Captioned web image data
┄┄┄┄┄┄┄┄┄┄┄┄┄┄┄┄┄┄┄┄

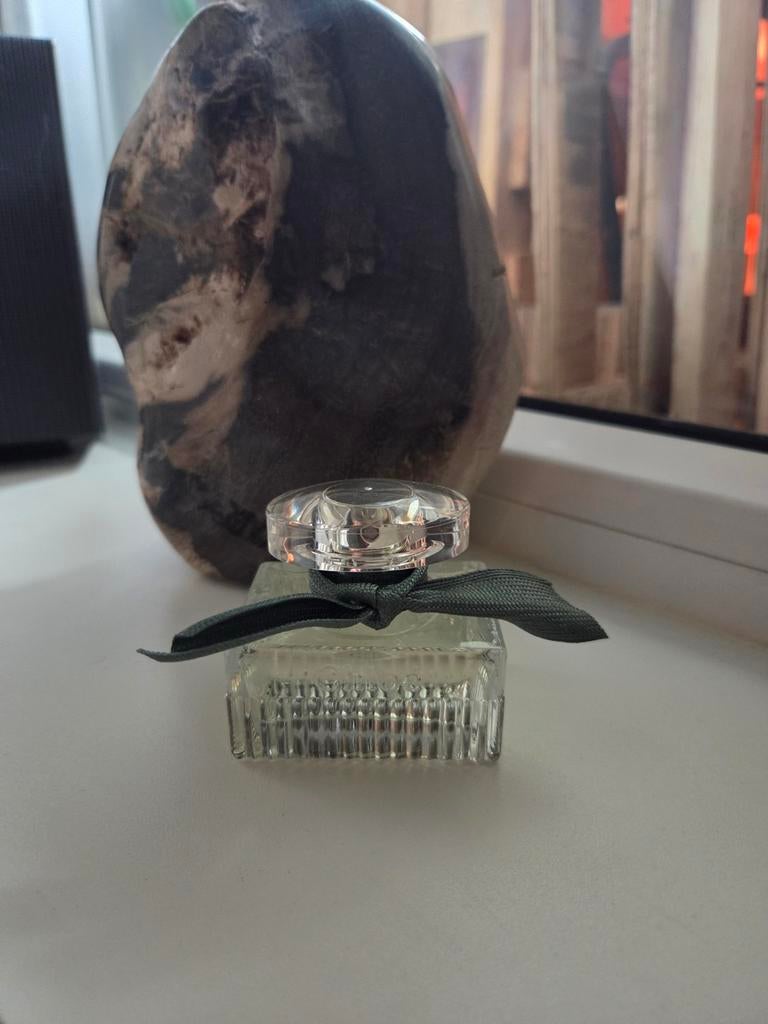 Chloé Eau de Parfum Naturelle 30 ml, Ophalen, Zo goed als nieuw
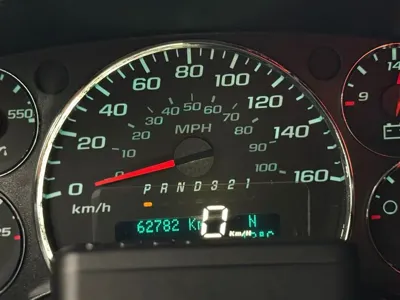 GMC Savana 2014, 69000 км, за 42000000 KRW - фото 8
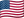 美国国旗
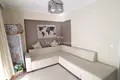 Wohnung 1 zimmer 68 m² Muratpasa, Türkei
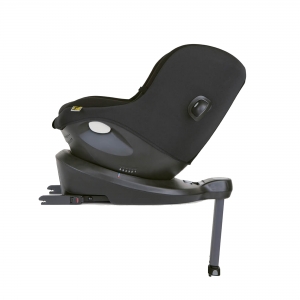 joie_ispin360_shale_4.jpg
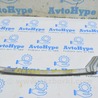Дверь передняя левая Lexus RX300/330/350/400 (03-09)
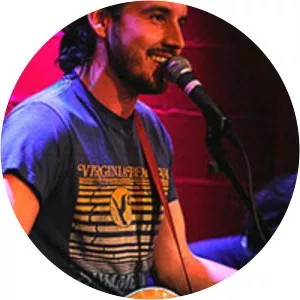 Wes Hutchinson - Musical artist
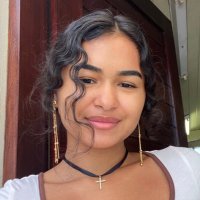 maria (@1taldemaria) 's Twitter Profile Photo maria (@1taldemaria) 's Twitter Profile Photo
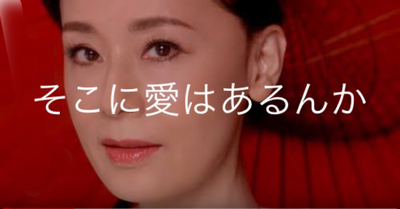 img_20260528-111454.png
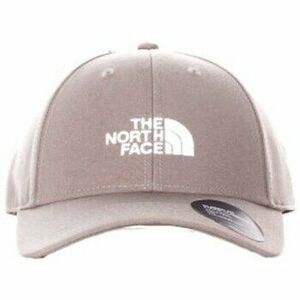 Kalapok The North Face NF0A4VSV kép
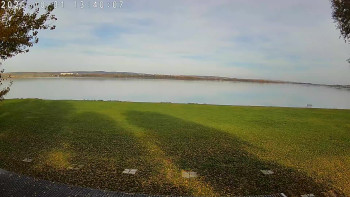 Snímek    31.10.2025 v 13:45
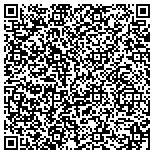 QR code with The Bronze Life, Custom Spray Tanning contacts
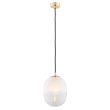 WYPRZEDAŻ ARGON BALTIMORE 4675 lampa wisząca 1 pł.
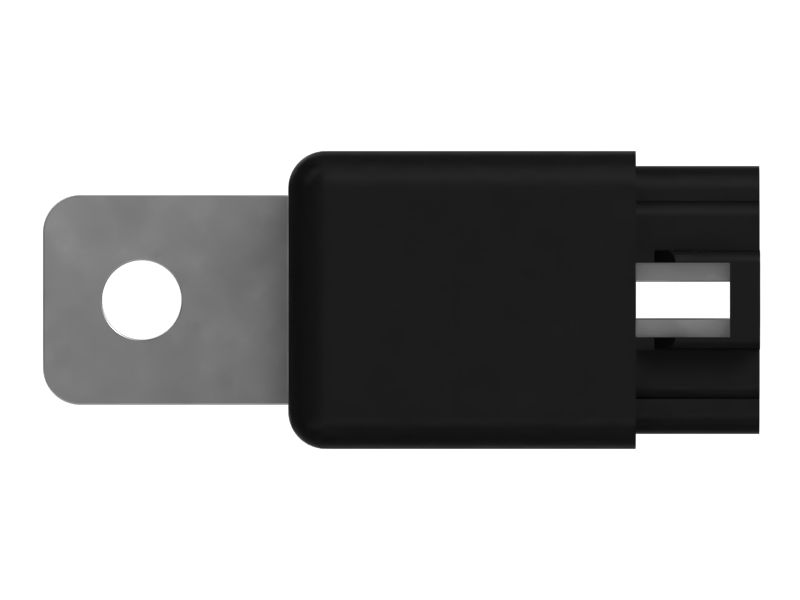 Реле кондиционера воздуха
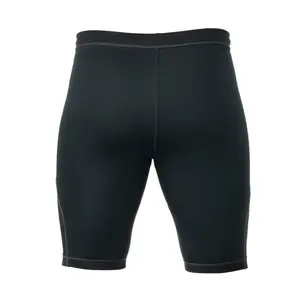 Short Rehband QD compression image-1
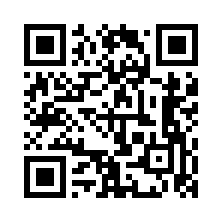 QR Code for 1B1GABc2B7Fgzrw8VLkfCyu4T9RyPCfQ9C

┄┄┄┄┄┄┄┄┄┄┄┄┄┄┄┄┄┄┄┄

> _PROBLEM DESCRIPTION_:
Copy the material word for word, starting at the beginning and ending at the line containing "Wes Hutchinson - Musical artist". Leave out the pictures.

> _ANSWER SPACE_:
 Chloé Eau de Parfum Naturelle 30 ml, Ophalen, Zo goed als nieuw
 GMC Savana 2014, 69000 км, за 42000000 KRW - фото 8
 美国国旗
 Wohnung 1 zimmer 68 m² Muratpasa, Türkei
 joie_ispin360_shale_4.jpg
Дверь передняя левая Lexus RX300/330/350/400 (03-09)
 Wes Hutchinson - Musical artist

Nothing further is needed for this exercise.